Why isn't energy stored in a capacitor equal to just $QV$ when it is fully charged? [duplicate]

Question

I just learned that the energy stored in a capacitor is electrostatic potential energy. Also potential energy is a state function and is independent of the path. So, when the capacitor is fully charged to $Q$ and a potential difference of $V$, the potential energy of the system would be $$Q(V_+)-Q(V_-) = Q(\Delta V) = U$$ where, $V_+$ is the potential of the positive plate and $V_-$ is the potential of the negatively charged plate.

This is how we calculate the potential energy of system of charges. Why does this reasoning fail in case of capacitors?

Answer 1

Let's say we have a capacitor with capacitance $C$ with stored charge $Q_0$ at an initial potential difference of $V_0$.

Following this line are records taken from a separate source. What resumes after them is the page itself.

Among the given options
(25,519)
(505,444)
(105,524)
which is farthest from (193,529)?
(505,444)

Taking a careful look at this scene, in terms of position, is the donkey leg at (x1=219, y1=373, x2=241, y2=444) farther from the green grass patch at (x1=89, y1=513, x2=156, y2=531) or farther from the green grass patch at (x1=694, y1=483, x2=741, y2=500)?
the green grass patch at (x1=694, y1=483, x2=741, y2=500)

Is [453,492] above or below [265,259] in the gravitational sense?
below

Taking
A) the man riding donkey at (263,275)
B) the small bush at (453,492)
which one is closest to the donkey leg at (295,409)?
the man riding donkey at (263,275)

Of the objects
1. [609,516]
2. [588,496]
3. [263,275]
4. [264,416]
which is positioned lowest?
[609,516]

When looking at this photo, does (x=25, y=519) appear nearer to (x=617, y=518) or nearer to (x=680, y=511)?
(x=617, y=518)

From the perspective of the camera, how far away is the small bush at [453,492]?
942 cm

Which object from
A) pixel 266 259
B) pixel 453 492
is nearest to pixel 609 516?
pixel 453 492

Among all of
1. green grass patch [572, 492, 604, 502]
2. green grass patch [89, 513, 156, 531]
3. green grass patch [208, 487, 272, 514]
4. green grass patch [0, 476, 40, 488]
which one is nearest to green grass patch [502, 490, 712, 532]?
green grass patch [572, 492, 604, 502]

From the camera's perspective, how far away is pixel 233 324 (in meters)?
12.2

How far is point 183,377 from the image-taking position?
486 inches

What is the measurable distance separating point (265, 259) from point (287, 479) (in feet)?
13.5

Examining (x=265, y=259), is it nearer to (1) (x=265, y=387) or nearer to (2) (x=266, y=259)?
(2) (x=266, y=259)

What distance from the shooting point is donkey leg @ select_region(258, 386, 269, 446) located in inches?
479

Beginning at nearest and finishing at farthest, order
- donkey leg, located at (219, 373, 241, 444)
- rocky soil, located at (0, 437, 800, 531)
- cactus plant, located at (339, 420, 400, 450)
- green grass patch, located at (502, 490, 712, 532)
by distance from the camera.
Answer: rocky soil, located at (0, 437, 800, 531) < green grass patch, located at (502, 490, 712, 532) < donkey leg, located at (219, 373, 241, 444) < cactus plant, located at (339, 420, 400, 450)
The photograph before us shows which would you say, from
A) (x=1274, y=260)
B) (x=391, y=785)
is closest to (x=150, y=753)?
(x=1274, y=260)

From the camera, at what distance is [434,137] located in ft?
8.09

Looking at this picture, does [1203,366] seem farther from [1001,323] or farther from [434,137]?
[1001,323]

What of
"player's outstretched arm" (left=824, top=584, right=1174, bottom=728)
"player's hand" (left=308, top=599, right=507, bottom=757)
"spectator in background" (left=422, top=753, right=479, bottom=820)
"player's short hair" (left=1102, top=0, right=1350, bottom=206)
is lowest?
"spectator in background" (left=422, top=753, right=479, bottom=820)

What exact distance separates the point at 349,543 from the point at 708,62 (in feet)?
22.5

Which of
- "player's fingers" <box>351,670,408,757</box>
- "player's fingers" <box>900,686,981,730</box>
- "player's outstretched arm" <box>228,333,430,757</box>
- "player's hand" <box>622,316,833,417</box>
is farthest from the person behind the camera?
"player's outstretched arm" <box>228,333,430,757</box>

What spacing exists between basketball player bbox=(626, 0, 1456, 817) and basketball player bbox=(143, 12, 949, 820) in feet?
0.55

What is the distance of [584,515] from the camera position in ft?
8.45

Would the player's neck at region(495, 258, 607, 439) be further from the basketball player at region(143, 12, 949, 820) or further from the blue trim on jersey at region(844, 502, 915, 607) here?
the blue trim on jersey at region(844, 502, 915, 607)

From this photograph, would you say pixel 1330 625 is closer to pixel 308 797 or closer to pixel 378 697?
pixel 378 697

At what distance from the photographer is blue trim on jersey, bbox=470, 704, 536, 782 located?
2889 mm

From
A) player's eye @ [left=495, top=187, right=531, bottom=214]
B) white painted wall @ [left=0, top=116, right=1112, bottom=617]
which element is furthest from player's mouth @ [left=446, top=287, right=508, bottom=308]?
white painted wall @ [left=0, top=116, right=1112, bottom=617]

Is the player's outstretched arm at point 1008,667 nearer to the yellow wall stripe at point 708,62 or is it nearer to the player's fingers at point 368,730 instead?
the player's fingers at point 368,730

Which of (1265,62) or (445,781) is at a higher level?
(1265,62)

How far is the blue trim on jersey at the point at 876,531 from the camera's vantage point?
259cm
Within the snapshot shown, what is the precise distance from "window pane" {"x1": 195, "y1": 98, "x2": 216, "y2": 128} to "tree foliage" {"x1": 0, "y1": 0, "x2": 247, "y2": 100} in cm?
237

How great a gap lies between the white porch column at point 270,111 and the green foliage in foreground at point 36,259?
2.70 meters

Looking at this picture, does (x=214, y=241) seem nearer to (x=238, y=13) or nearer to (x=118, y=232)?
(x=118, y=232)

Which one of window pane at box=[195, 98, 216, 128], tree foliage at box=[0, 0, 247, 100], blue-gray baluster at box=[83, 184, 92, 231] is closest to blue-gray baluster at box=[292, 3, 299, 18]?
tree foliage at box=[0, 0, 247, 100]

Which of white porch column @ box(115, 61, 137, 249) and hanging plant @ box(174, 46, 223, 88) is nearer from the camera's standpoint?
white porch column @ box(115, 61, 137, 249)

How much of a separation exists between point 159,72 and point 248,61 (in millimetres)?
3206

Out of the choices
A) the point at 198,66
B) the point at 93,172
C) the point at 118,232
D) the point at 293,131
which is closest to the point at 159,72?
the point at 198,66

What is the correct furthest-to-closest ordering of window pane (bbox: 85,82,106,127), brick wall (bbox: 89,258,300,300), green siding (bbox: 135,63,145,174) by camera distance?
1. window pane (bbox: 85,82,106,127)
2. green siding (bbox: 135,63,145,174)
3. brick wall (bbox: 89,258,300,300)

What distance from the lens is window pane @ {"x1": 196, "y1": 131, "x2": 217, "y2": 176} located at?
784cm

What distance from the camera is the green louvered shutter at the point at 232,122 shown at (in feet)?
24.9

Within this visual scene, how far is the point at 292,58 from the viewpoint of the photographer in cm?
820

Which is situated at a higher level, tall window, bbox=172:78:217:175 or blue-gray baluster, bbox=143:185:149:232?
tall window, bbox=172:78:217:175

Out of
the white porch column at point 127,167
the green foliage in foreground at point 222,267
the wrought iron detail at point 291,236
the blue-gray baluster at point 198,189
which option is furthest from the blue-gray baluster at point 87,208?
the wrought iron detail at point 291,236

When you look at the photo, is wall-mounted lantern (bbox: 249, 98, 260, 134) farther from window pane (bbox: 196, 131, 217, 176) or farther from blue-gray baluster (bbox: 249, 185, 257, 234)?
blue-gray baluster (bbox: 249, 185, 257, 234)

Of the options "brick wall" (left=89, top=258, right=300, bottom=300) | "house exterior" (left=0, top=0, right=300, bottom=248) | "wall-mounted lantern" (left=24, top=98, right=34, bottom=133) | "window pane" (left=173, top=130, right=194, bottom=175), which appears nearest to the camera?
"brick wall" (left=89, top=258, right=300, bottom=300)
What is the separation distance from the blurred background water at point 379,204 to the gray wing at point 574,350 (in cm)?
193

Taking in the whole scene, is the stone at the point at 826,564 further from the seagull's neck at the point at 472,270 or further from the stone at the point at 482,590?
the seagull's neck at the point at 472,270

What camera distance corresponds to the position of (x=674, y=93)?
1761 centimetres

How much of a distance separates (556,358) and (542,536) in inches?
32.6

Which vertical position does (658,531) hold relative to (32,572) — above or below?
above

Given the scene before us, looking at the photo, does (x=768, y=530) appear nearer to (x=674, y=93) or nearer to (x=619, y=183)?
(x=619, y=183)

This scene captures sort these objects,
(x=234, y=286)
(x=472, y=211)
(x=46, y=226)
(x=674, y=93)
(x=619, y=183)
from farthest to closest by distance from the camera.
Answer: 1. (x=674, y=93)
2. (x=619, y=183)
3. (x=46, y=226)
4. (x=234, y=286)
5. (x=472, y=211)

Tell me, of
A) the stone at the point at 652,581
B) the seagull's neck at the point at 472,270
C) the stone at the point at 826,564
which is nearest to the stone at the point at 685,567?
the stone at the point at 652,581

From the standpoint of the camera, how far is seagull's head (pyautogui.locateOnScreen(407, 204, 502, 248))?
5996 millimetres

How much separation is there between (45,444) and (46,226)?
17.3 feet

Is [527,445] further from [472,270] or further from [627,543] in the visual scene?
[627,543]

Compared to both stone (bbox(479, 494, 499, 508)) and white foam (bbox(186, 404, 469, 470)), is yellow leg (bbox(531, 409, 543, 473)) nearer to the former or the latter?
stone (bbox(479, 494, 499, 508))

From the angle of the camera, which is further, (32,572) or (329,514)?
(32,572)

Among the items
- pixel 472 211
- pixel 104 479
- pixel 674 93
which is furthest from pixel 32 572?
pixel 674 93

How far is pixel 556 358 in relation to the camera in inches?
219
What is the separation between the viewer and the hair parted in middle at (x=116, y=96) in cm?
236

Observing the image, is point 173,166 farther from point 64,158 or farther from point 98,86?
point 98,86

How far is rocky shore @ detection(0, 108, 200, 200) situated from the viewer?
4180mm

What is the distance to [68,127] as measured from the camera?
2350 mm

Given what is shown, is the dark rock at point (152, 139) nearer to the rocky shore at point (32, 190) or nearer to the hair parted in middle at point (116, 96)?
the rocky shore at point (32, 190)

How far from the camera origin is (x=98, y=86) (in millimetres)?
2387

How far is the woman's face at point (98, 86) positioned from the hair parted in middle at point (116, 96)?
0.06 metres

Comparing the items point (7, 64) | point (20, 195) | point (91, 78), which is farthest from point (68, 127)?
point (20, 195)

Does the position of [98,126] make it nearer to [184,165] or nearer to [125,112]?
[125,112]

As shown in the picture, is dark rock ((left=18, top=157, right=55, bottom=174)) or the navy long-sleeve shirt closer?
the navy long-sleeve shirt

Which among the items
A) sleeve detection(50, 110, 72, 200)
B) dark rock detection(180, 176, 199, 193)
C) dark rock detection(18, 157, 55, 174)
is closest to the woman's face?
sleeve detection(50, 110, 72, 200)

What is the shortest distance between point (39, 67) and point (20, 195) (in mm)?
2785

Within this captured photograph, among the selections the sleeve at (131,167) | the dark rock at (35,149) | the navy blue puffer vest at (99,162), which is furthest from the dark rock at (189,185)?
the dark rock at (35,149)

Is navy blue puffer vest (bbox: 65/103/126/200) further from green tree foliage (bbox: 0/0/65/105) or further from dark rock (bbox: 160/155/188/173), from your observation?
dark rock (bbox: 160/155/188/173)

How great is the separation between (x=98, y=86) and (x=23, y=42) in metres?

Now we are going to discharge it say over a simple resistor and determine how much energy was stored. During discharge in a small time interval $\Delta t$ the energy $\Delta E$ dissipated from the capacitor will be:

$\Delta E = V I \Delta t = V \Delta Q$

with $V$ the instantaneous voltage over the capacitor and $\Delta Q$ the discharge. If $V$ were constant in time you would arrive at your result but it isn't. In fact $V$ decreases over time as the capacitor gets discharged. Less and less energy is retrieved from the capacitor per unit time as it discharges.

To find the energy dissipated you need to sum (integrate) all the small unit energy losses from fully charged to fully discharged. Using $\Delta Q = -C \Delta V$ you get:

$\int \Delta E = -C\int_{V_0}^0V \Delta V=\frac{1}{2}CV_0^2=\frac{1}{2}Q_0V_0$.